Whether it’s a by-product of the timing of this turn in her filmography or an element of it, the fact that Theron became an action star mid-career is key to why she’s so resonant in these roles. She turned 40 three months after Mad Max: Fury Road premiered at Cannes in 2015, and while she looks largely the same now as she did when she got her start back in 2 Days in the Valley, she could bring a world-weariness to the part of Furiosa that felt extremely grown-up. With her haunted eyes and missing limb, Furiosa carries a whole history of loss and pain that doesn’t need to be explained to be felt onscreen. (Though it will, if Miller gets to make the prequel he’s planning — one in which he’ll cast a younger actress, though he considered having Theron de-aged, à la The Irishman.) Mad Max: Fury Road is another grittily physical movie, made primarily with practical effects and shot in grueling conditions, and Theron matched that sensibility by imbuing her character with a desperate determination. Furiosa is as much the hero as Tom Hardy’s Max Rockatansky, and one of the understated pleasures of the otherwise maximalist affair comes from both characters’ quick and unspoken recognition of the other’s formidability.
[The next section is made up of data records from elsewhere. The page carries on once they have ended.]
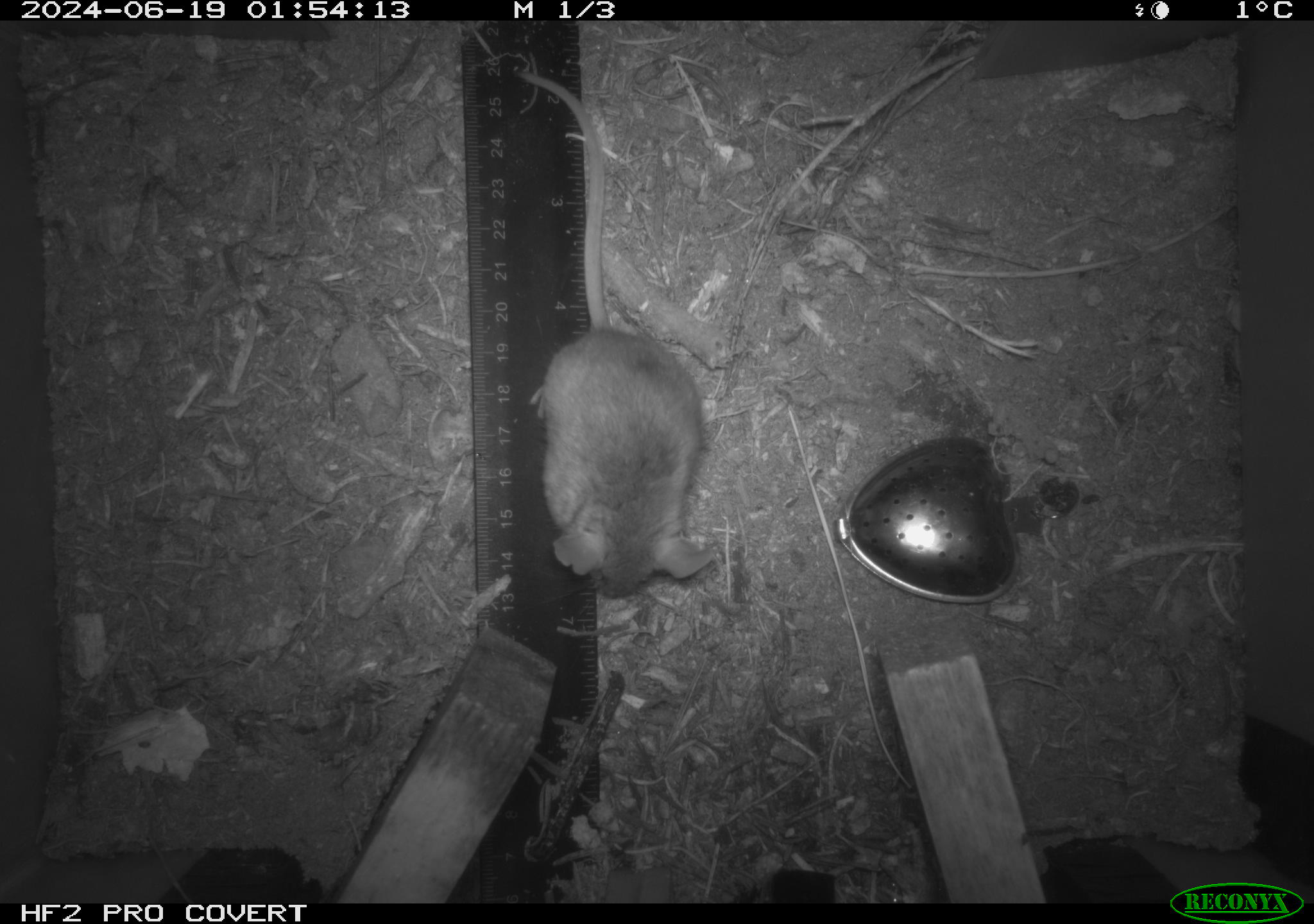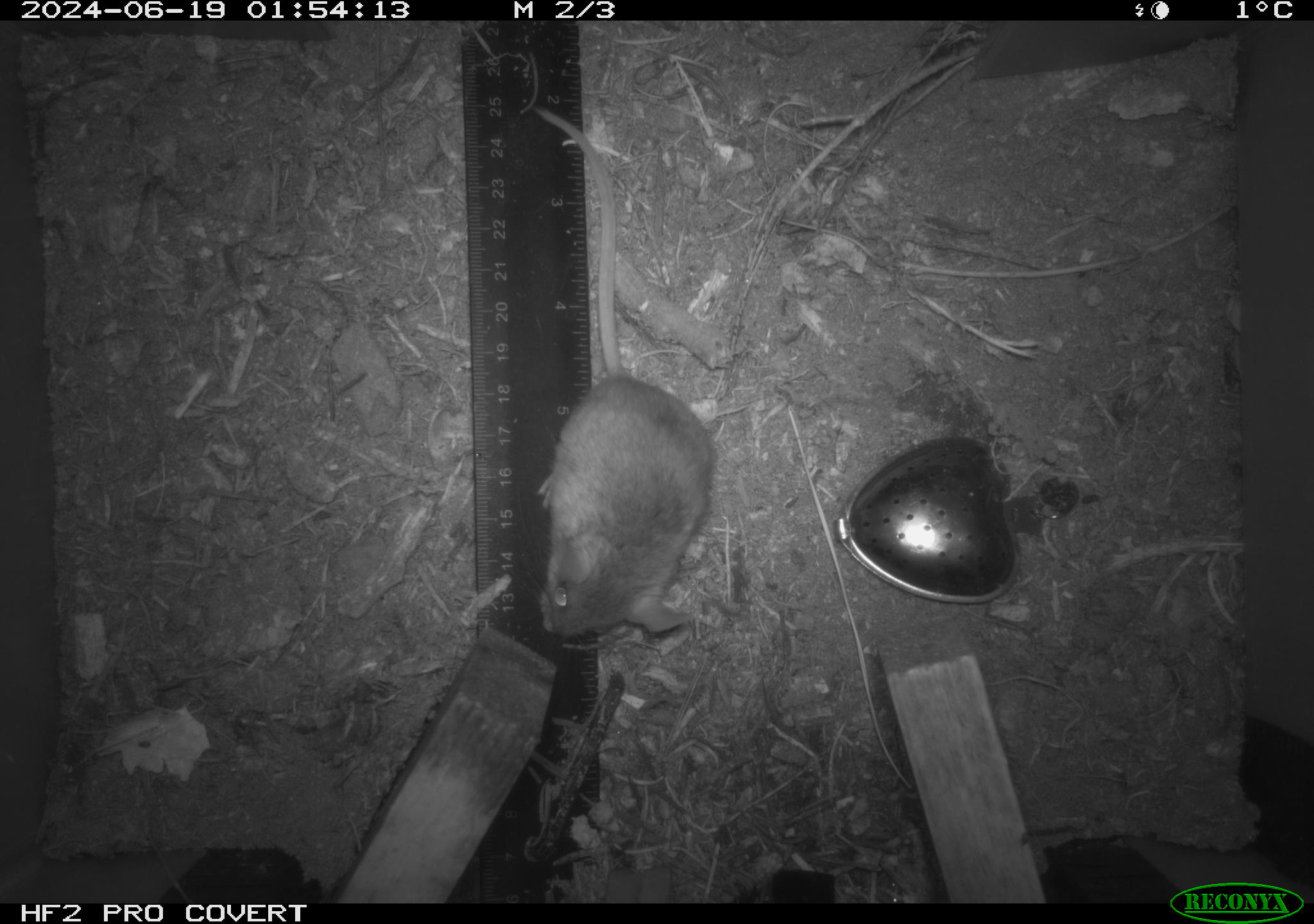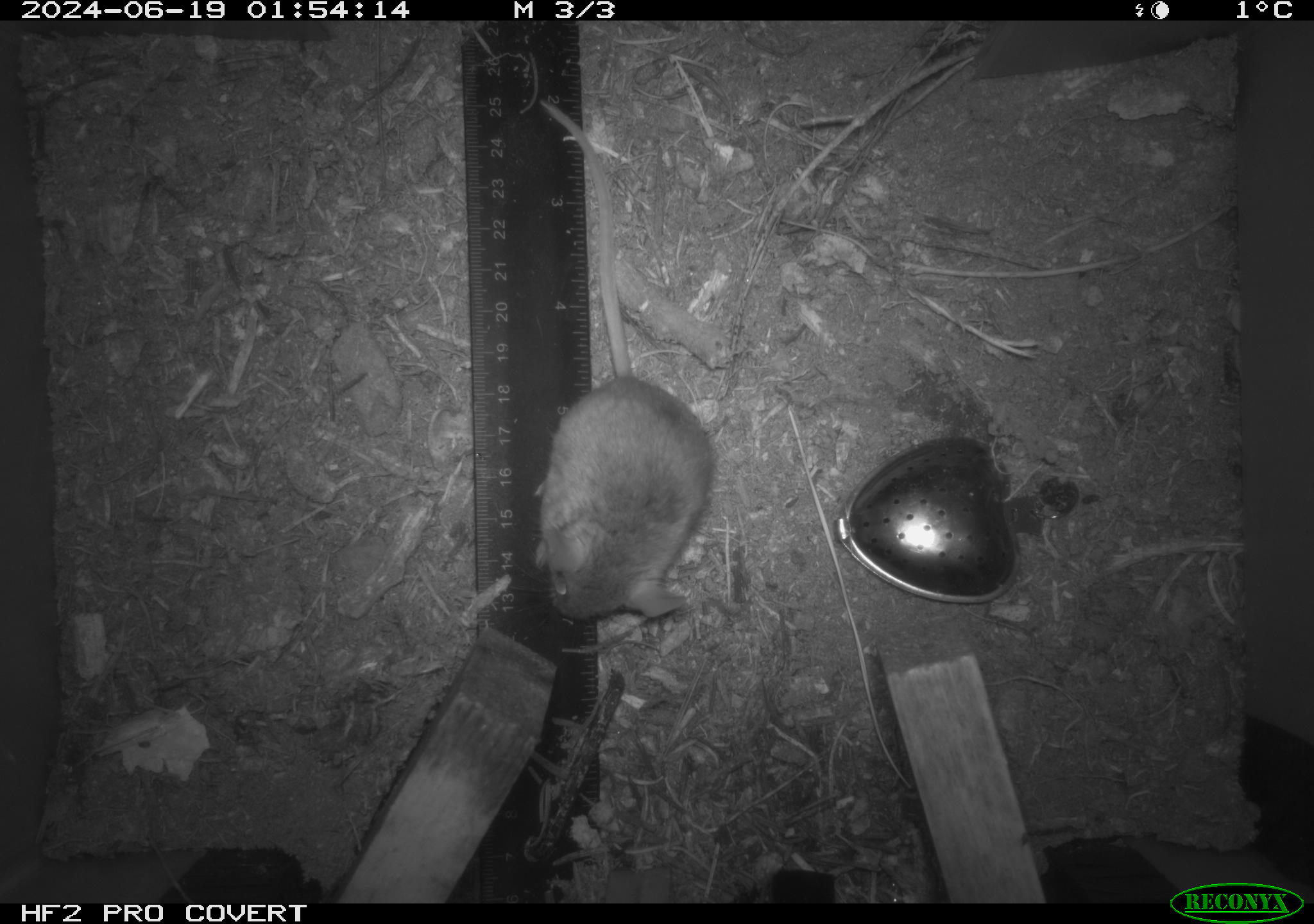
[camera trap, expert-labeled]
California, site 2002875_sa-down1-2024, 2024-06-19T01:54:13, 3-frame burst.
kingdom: Animalia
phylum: Chordata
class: Mammalia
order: Rodentia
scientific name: Rodentia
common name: rodent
That sense of having lived through some shit is, if The Old Guard is any indication, now Theron’s signature. As Andy, née Andromache of Scythia, the longest-running member of the film’s collective of nearly unkillable soldiers, she wears the years in counterintuitive and considered ways. She does her best to bring an outrageous characterization down to the ground with Andy, playing her not as jaded but as someone to whom longevity has given an aura of intense surety. She moves with a muscular self-assurance in the role, whether in a fight or in a conversation had while prowling along a narrow street. When Andy yanks a dagger out of her chest, it’s with the tamped-down exasperation that someone might display when they’ve just been put back on hold while on the phone with their bank. When she comes back to gasping life after being shot repeatedly, it’s with the resigned readiness of someone who has done so countless times before. And when Andy and Nile (KiKi Layne) brawl in the tight quarters of a cargo plane in flight, what dawns on Theron’s face as she shows off the martial-arts training she has been accruing is an unexpected look of delight. It’s a sign that her character can still take pleasure in a fight and that, after so many millennia, the world still holds some surprises for her.

Theron herself has already lived multiple lives in the industry. She started off playing the sex kitten in films like That Thing You Do! and Reindeer Games, then painstakingly navigated her way into the kind of chameleonic, deglamorized parts so often regarded as markers of artistic gravity, like her roles in Monster and North Country. She hasn’t left that behind — just last year, she put on prosthetics and lowered her voice to appear as Megyn Kelly in Bombshell — but as she has gained more sway over the projects she opts to appear in, she has gravitated toward a particular kind of action the most. It’s one that feels related in battered spirit to the spate of movies over the past decade-plus starring Liam Neeson, Keanu Reeves, and Denzel Washington as seasoned characters dragged back into the game. But in other ways, it doesn’t — not just because Theron is younger, but her characters aren’t getting pulled out of retirement. They never left, and they’re still in their prime. To play the character at the center of the story, to be active instead of watching in the wings — that’s power. But more powerful still is to be the character who has been at the center for a while, and who brings the weight of that past with her going forward.